Я почувствовал нехорошую грусть.

— Что с тобой сегодня? — спросил я.

— Каждый день ходить в офис, — мечтательно сказал Кляузевиц, — на службу... А там девки... а там корпоративные праздники... а там, глядишь, и пенсия, и еще я хочу, ты знаешь, такую маленькую серебряную херь для визиток, в ней удобно держать марки.

— Фу ты, Боже, — сказал я. — Ты шутишь, а я уж было испугался.

Нет, сказал Кляузевиц. Да, сказал я, да.

Уже возвращаясь от Кляузевица к себе, я навестил Аристотеля. Папа сидел за своим огромным столом и что-то читал. Я устроился в кресле, вытянул ноги, покопался в пачке свежих газет и неожиданно выудил черную листовку моих пламенных революционеров.

— Интересуетесь терроризмом? — удивился я.

Папа отложил книгу, и она утонула в безбрежном просторе стола: Аристотель относился к тем людям, которые, при напряженной ежедневной деятельности, не заваливают свои рабочие столы грудами бумаг и книг, все выписки у них всегда систематизированы и лежат на положенном месте, все необходимые книги снабжены закладками, все карандаши отточены, в ручке всегда есть чернила; домашним не возбраняется протирать на столе пыль и поливать цветы на подоконнике за столом.

— Ее положили в почтовый ящик, — сказал Аристотель невозмутимо. — Любопытно, что тираноубийство — одна из самых живучих идей, на протяжении веков. Что общего у Гармодия, Равальяка, Желябова, ИРА? Честолюбие, культ доблести? Презрение к человеку, отрицание жизни как таинства? В терроре есть что-то роковое, неизбывное... как проклятие. Кто идет его путями, в каком-то смысле становится неподсуден. А в общем и целом, во всем этом много эстетики, но совсем нет серьезной политики. Так ты хочешь послушать о моих новых разработках?

Дома я в чем был упал на постель и под ровный плеск телевизора погрузился в блаженное оцепенение. Прошли, наверное, часы и часы; было совсем поздно и окна погасли, когда в дверь постучали. Я поднялся. На пороге стоял Боб. Он посмотрел мне в глаза.

— Мало ли что может случиться... Пожалуйста... Я прошу тебя.

Я кивнул и, пропуская его в комнату, осторожно обнял.

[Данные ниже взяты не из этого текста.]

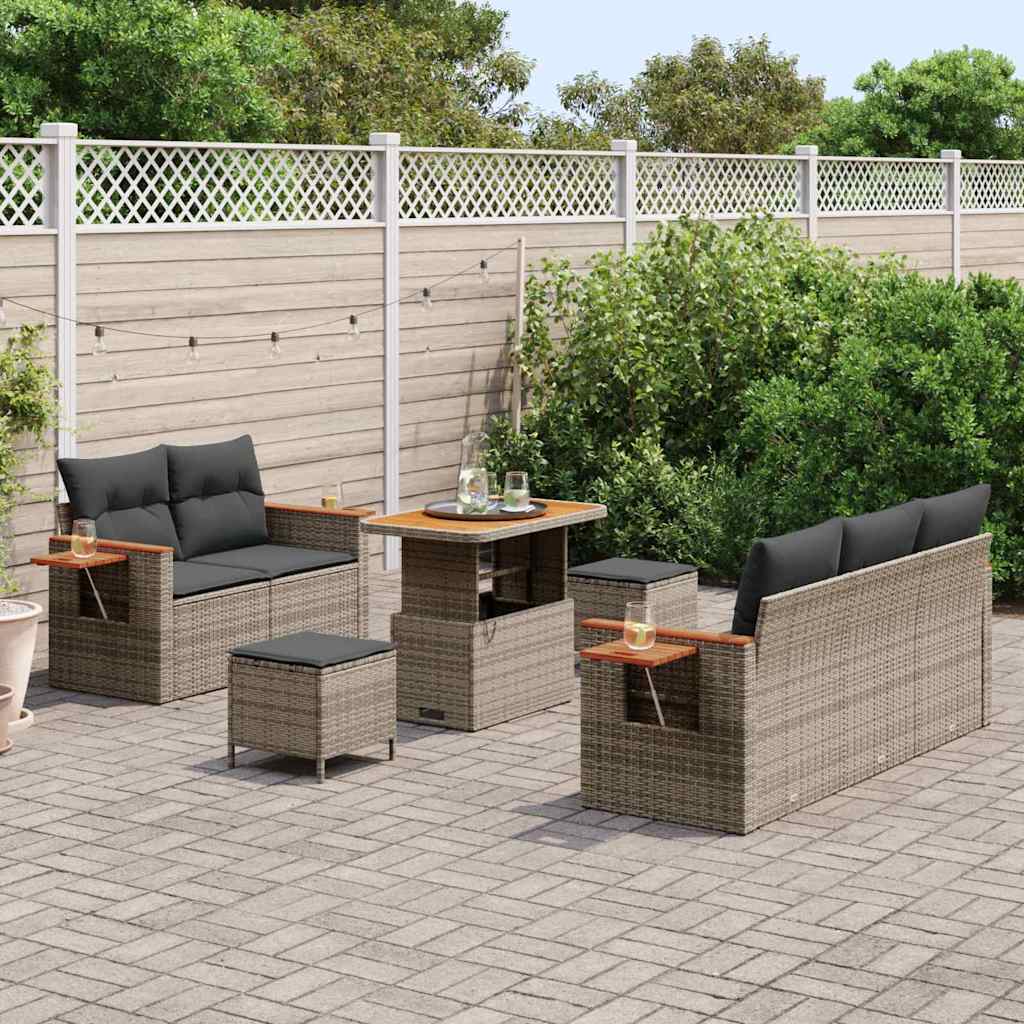Gartensofa-set mit Kissen 8 pcs Grau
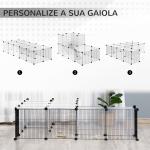 Recinto para Animais Pequenos com 27 Painéis e Forma Personalizável 140x70x70 cm Transparente e Preto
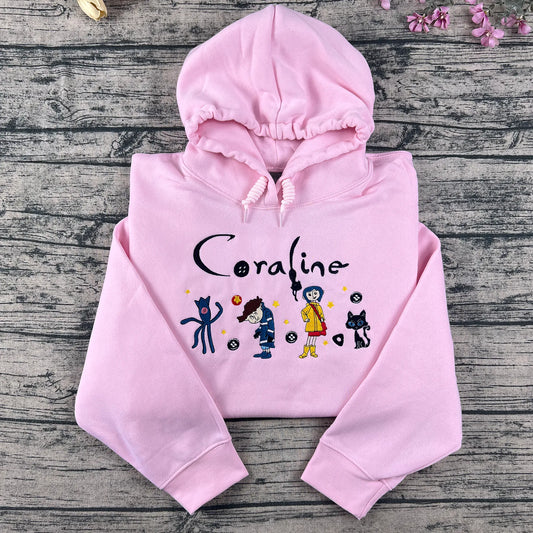 Coraline embroidered crewneck – horror doll Halloween cartoon movie shirt for spooky season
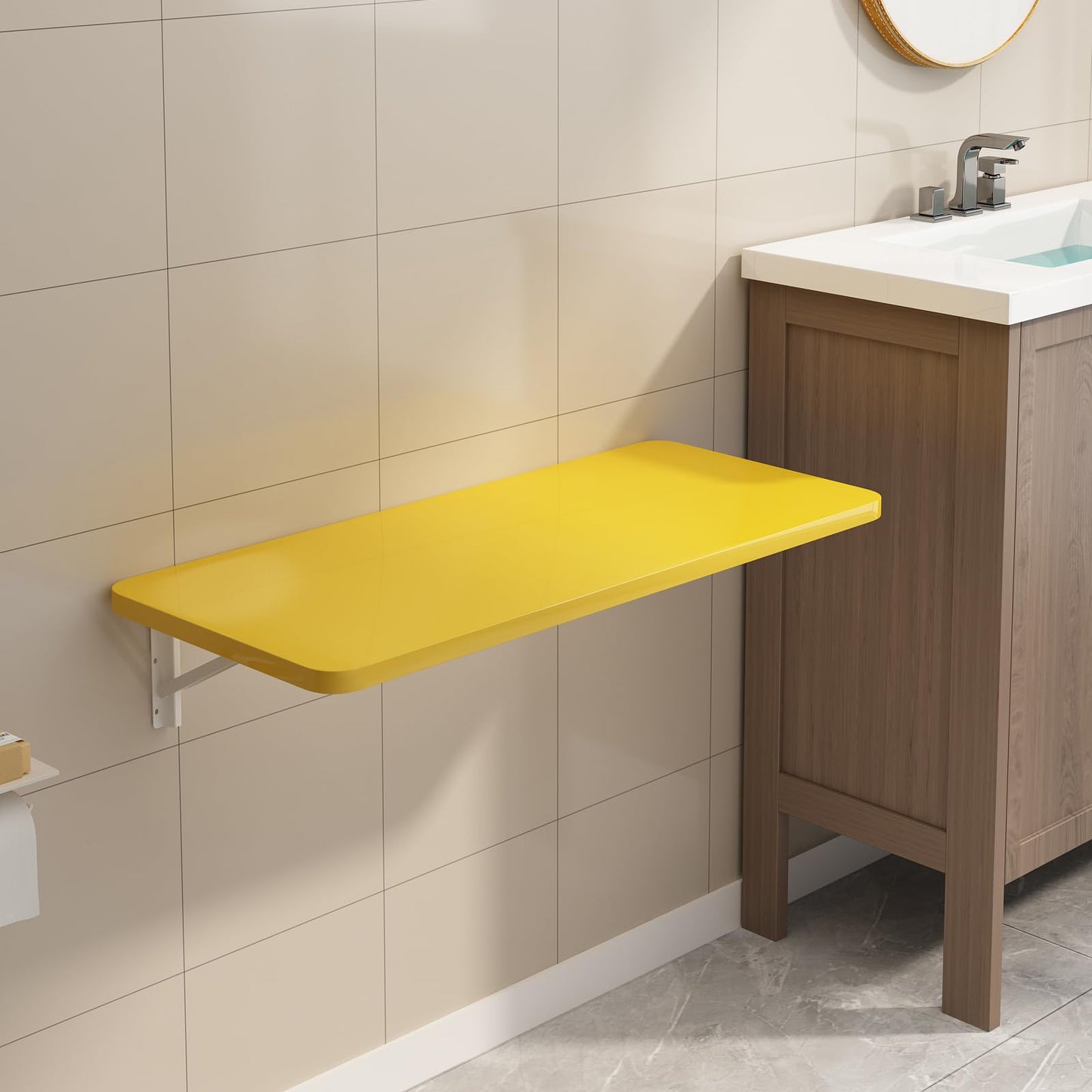 YJZXXLSH Wall Mounted Laundry Room Folding Table，Fold Down Desk for Small Spaces |Office|Study|Work Bench|Kitchen Dining Restaurant| Home Bar | Waterproof Easy to Install and Clean35.5 x19.7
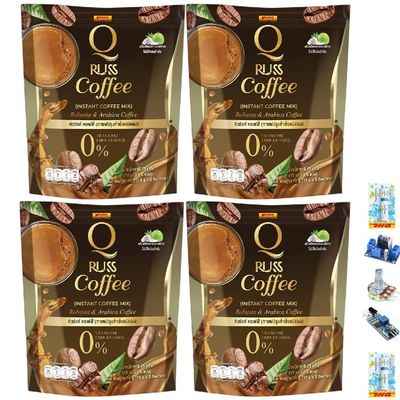 5 Sachets/Pack (75 Grams) Q Russ Coffee Premium Delicious Rich Well-Rounded Intense Much Mellow Fruit Snack (of 4) By Thaigiftshop [Get Free Tomato Facial Mask]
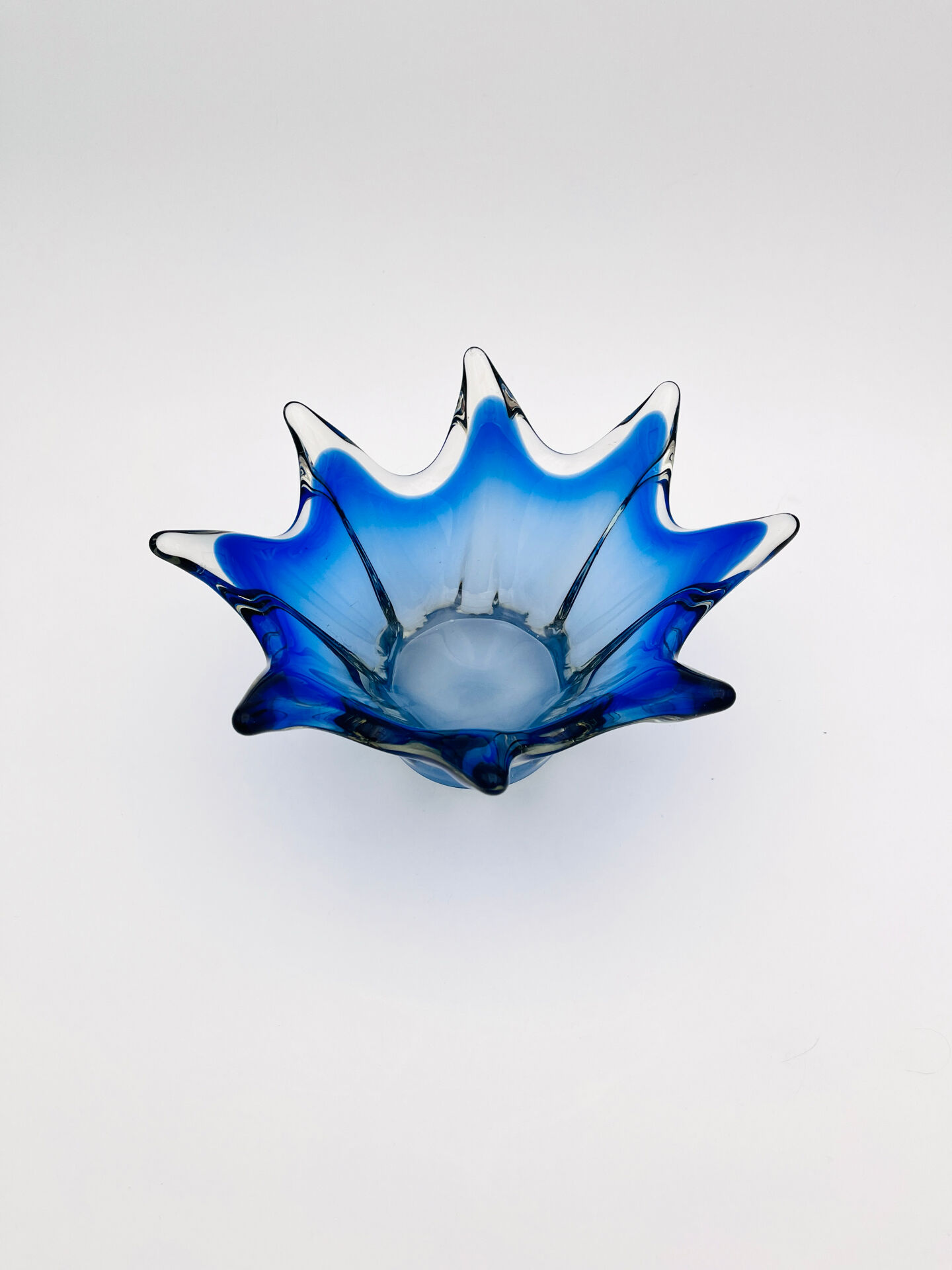 Large Bohemian Crystal Coupe Hospodka Blue Sommerso 1960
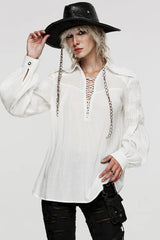 Women's Turn-down Collar Long Sleeves Lace Ruched Gothic Blouse 2 Colors - Product - 4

Второй сорт — не брак.

Восстав от сна, я не спешил подняться с постели, а когда поднялся, то только для того, чтобы с одной полки взять бутылку коньяка, а с другой — труд Альфонса Олара «Политическая история французской революции». Олара я выбрал за девятьсот страниц убористого текста.

Раскинувшись в раскиданных подушках разоренной постели, хорошо прочесть об армии принцев, армии стариков и детей, в которой страшно голодали и не было оружия, и как они шли по грязи, под дождем и пели «О Ричард, о мой король», и о том старике, у которого накануне убили сына, и он шел один, печальный, и нес свои башмаки на штыке, чтобы не износились (у Олара как раз об этом ни слова).

Хорошо посмотреть в окно, оторвавшись от книги. Светлый весенний дождь льнет к стеклу и на земле внизу, должно быть, размывает остатки снега. Снег, конечно, выпадет еще не раз, но сегодня так сладко дремать, просыпаться, плыть сквозь этот светлый день, плыть в дожде, по мутному течению ранней преступной весны. Преступная весна — и я, весь в белом.

Я сделал последний глоток и дошел до казни короля, когда раздался телефонный звонок. Включи телевизор, сказал Кляузевиц мрачно. Я включил телевизор и узнал о смерти Цицеронова. Он был убит у подъезда Академии Художеств снайперским выстрелом. Охрана и публика не пострадали. Также не пострадал снайпер: он бежал в неизвестном, направлении, бросив оружие.

Я вытянулся, сложил ручки и закрыл глаза. Вот так; sweet dreams, Цицеронов, тебе не увидеть молодой зелени. Твое дыхание не было таким уж легким, но ведь и тебе дышали в затылок. Ставленники разбегутся в поисках новых хозяев, временные враги и союзники на время самоотверженно прикусят языки, притушат дрязги; семья поплачет, в семье, кажется, есть мальчик или девочка, ровесники Крис. Я подумал, что только мертвый Цицеронов наконец стал для меня живым человеком. Потом я подумал, что труп потянет за собой новые трупы.